Schooldays treacle sponge image

A syrupy basin pudding with a moist sponge and sticky sauce- a Great British tradition with retro charm

Provided by Barney Desmazery

Categories     Dessert, Dinner

Time 2h

Yield Serves 4 generously

Number Of Ingredients 10

175g unsalted butter, softened, plus extra for greasing
3 tbsp golden syrup, plus extra for drizzling
1 tbsp fresh white breadcrumbs
splash brandy (optional but delicious)
175g golden caster sugar
zest 1 lemon
3 large eggs, beaten
175g self-raising flour
2 tbsp milk
clotted cream, to serve

Steps:

  • Use a small knob of butter to heavily grease a 1-litre pudding basin. In a small bowl, mix the golden syrup with the breadcrumbs and brandy, if using, then tip into the pudding basin.

--------------------

■ REQUIRED WORK:
1: What size pudding basin does the treacle sponge recipe tell you to grease?
2: Write the next steps of the treacle sponge recipe, picking up after its first step.
The material below is unrelated to the treacle sponge recipe.

■ AVAILABLE DATA:
--------------------

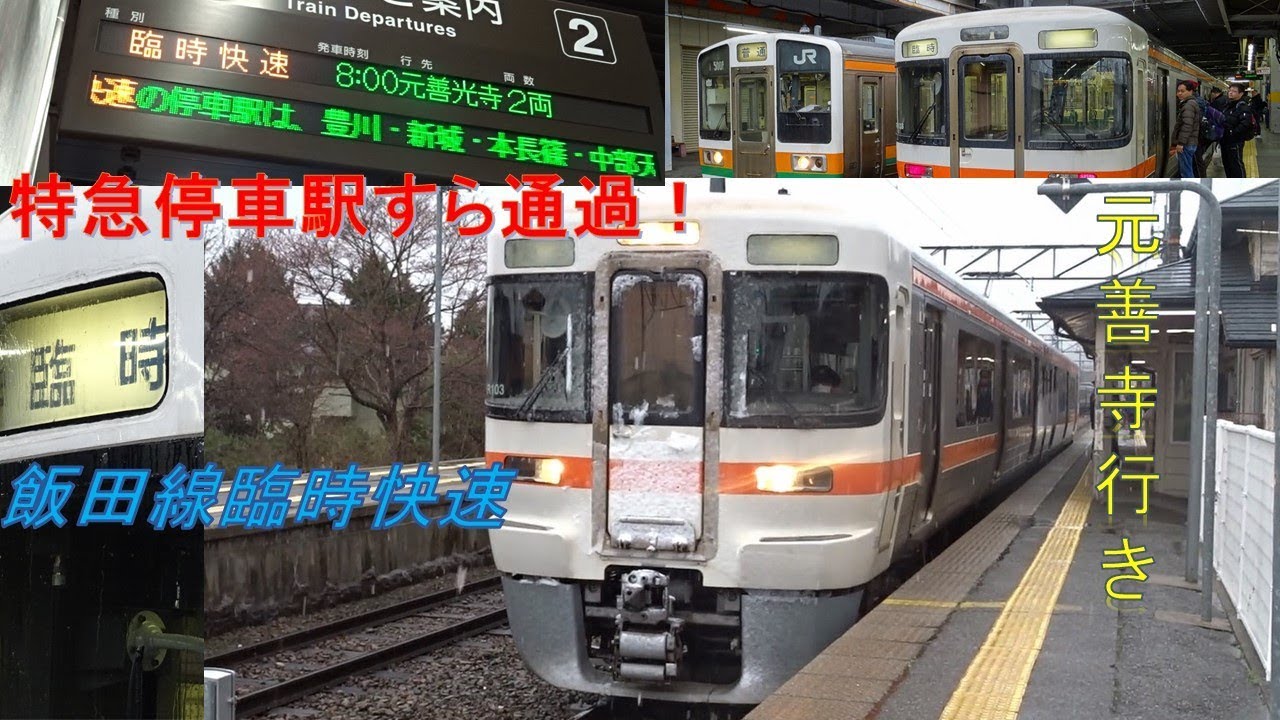飯田線には特急よりも停車駅の少ない臨時快速があります 乗車記 Youtube 飯田線には特急よりも停車駅の少ない臨時快速があります 乗車記 Youtube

--------------------

■ RESULTS FOR EACH TASK:
1: A 1-litre pudding basin.

2:
  • Beat butter with sugar and zest until light and fluffy, then add eggs gradually. Fold in the flour, then finally add the milk.
  • Spoon the mix into the pudding basin. Cover with a double layer of buttered foil and baking paper, making a pleat in the centre to allow the pudding to rise. Tie the foil securely with string, then place in a steamer or large pan containing enough gently simmering water to come halfway up the sides of the basin. Steam for 1½ hrs. Turn out onto a serving dish. Serve with lashings of clotted cream and a little extra golden syrup drizzled over if you wish.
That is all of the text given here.